Por cierto… Cómo me pone este hombre…

Iré al grano. Hoy por fin he cogido por los cuernos mi toro particular y aquí me hallo, de modo que trataré de no irme por los cerros de Úbeda, o esta entrada no llegará a nacer.

El tema es: qué poquito nos queremos. Y no me refiero a ese querernos prepotente y engreído que nos lleva a mirar al resto de la humanidad por encima del hombro, sintiéndonos supergente, mientras que ellos, pobre mortales, son simple basurilla (que esos que "se aman por encima de todas las cosas vivas", abundan, no lo dudéis). No. Porque aunque la línea que separa una autoestima alta y en plena salud de un ego descomunal y asqueroso es fina y sutil, EXISTE. Y no es lo mismo, ni comparable. Prometo dedicar un post a esa importantísima diferencia que puede llevarnos de la felicidad vital más absoluta, a ser el tipo/a más odiado/a y al que todos desearían pillar a solas para cortarlo en juliana.


El bosque, como la sociedad, se compone de muchos árboles miembro. Lo que no quita que cada cual conserve su individualidad y su especial e irrepetible forma de ser. Porque sí, somos IRREPETIBLES.


El quid de la cuestión es que la autoestima, también llamada amor propio, no se basa en la relación con los demás sino con nosotras mismas (de ahí lo de "auto"o "propio"), radica en el modo en que nos vemos, nos comparamos con el resto, y nos juzgamos.
Sobre todo eso. ¡Cómo nos juzgamos!
Somos duras con nuestras críticas, exigentes hasta desfallecer, siempre consideramos que hemos hecho mal las cosas (menos los egocéntricos superdotados, esos, en su opinión, jamás de los jamases se equivocan), que nos equivocamos más de lo conveniente y sobre todo… que llevamos fatal el pelo y nuestras cartucheras son las más frondosas. Circunstancias y fallos que perdonamos a los demás sin vacilar, son inadmisibles en nuestra propia realidad y los usamos para arrearnos sin descanso con el latiguito castigador.

■ Lo que se pide ■
Por favor, continúa el texto sobre la autoestima a partir de su última frase, la que termina en «con el latiguito castigador».

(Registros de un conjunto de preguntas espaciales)
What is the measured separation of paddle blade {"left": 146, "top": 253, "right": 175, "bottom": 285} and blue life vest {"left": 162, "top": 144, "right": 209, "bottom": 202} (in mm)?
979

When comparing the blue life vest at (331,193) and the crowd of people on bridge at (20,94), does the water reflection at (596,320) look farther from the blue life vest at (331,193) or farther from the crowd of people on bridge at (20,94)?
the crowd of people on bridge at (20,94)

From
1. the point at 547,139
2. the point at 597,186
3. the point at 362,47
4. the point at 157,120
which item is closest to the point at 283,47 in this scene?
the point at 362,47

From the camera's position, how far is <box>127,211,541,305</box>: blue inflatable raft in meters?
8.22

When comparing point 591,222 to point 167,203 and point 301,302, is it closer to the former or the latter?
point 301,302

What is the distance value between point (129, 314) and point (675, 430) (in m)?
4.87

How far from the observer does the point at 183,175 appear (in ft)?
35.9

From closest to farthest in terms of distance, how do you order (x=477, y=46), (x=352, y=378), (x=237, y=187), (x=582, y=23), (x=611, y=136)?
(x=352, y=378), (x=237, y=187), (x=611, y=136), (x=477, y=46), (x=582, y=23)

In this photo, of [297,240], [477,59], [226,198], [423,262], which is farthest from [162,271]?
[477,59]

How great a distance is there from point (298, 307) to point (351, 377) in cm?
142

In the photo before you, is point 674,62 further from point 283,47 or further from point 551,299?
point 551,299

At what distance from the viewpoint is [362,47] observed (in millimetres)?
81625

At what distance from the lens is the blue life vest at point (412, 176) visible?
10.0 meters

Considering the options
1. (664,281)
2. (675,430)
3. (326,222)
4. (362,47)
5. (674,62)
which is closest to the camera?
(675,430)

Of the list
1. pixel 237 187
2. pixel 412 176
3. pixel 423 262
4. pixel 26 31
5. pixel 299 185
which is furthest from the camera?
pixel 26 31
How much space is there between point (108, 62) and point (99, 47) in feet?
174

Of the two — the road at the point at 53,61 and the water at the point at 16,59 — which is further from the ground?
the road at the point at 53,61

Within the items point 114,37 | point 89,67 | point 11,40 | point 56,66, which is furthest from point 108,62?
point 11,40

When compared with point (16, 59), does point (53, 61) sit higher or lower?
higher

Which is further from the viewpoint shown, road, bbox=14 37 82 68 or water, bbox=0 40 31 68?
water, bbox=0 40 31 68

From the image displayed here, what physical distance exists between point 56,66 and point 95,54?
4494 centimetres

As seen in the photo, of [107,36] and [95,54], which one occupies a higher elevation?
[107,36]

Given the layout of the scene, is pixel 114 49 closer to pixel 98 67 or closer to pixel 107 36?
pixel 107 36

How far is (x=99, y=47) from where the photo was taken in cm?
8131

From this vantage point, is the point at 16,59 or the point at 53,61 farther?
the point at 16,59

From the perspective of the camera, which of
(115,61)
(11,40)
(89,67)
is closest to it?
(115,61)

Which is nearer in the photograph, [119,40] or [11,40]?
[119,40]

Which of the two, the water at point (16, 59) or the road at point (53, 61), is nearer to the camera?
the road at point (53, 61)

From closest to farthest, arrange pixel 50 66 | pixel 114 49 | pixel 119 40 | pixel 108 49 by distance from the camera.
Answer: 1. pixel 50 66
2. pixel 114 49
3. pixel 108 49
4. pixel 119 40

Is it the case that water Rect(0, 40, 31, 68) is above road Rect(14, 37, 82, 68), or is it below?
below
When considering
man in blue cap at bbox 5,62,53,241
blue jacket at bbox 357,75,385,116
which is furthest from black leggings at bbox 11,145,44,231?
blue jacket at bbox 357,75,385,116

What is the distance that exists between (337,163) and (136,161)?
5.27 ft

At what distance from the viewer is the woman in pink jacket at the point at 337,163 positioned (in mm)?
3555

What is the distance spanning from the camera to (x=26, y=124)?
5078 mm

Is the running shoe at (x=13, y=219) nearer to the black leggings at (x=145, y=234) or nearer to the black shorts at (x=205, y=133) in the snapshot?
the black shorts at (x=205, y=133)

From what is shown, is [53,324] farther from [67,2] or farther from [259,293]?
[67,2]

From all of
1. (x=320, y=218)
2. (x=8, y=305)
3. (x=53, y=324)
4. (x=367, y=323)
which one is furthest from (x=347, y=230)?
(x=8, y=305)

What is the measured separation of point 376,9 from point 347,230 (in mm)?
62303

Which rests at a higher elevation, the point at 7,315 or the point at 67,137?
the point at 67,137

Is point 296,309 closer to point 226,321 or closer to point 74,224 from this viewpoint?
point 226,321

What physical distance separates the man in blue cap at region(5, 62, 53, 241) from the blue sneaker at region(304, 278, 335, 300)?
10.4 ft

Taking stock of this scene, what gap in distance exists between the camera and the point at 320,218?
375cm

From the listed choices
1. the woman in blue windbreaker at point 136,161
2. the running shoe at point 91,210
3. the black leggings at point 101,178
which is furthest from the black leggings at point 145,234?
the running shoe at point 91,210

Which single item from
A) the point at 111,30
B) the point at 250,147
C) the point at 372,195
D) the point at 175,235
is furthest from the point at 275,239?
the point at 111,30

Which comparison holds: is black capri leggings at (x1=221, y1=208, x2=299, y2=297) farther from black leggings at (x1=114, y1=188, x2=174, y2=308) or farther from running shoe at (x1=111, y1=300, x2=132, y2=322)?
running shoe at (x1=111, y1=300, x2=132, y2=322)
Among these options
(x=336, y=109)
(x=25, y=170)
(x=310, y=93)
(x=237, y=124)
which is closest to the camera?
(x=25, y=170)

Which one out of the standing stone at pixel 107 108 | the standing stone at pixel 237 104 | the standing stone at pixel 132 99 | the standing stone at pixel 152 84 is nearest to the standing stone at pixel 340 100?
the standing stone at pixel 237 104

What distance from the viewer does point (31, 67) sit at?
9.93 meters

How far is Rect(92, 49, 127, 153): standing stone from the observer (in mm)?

■ Resultado ■
A ver, quitando algún que otro ángel de Victoria´s Secrets (por cierto, menudas bragas) ¿quién demonios nació perfecto? De acuerdo, a David Gandy también lo sacamos de la reflexión, aunque igual es tonto de remate o le huelen los pies, yo qué sé, también lo admiro por encima de la demencia pero nunca me he ido a vivir con él (jajajajaja risa irónica donde las haya), igual me decepciono… Vaale, a lo que íbamos. La gran, gran mayoría de nosotras/os, nacemos con un pack que podría colocarse en una balanza: cosas chachis, cosas no tan chachis, cosas que nos ponen la carne de gallina. Pueden ser interiores o exteriores. Un exterior de revista puede esconder un miedo atroz a vivir o a amar (¿Imagináis qué desperdicio?). Una melena espesa y brillante que se convierte en la envidia de todo el que la ve, puede embozar una incapacidad absoluta para resolver los problemas más básicos del día a día.
Y es que solemos juzgar en exceso por lo que vemos, olvidando que eso es solo el 30% del ser humano, que hay mucho más, invisible, sí, pero sustancial, determinante de ser criaturas más o menos felices, satisfechas con nuestra vida y que aunque sea un tópico (no por ello menos cierto) ni el dinero ni la cegadora belleza, garantizan la felicidad. Puede que ayuden, sí, pero no siempre ni del todo. Es mucho más feliz un pobre feo hasta decir basta, con su cabeza bien amueblada y su orden de prioridades claro. 
Demostrado por esa madre de la ciencia que es la experiencia. 


Alexa Chung, mi Marina Valdemorillos particular, con una pinta de pava supina de la que muchas renegarían, ha sabido hacer de sus looks rarunos y ñoños, su mejor baza profesional

El caso es que algunos de estos humanos normales, recordad, con sus cosas buenas y sus cosas malas, alejados de la rabiosa e inexistente perfección, han elegido profesiones que los colocan en la picota. En el candelero. A vista de todos. Objeto de las críticas más feroces, las de los envidiosos. Y ahí es cuando vemos quién es realmente inteligente. La prueba de fuego.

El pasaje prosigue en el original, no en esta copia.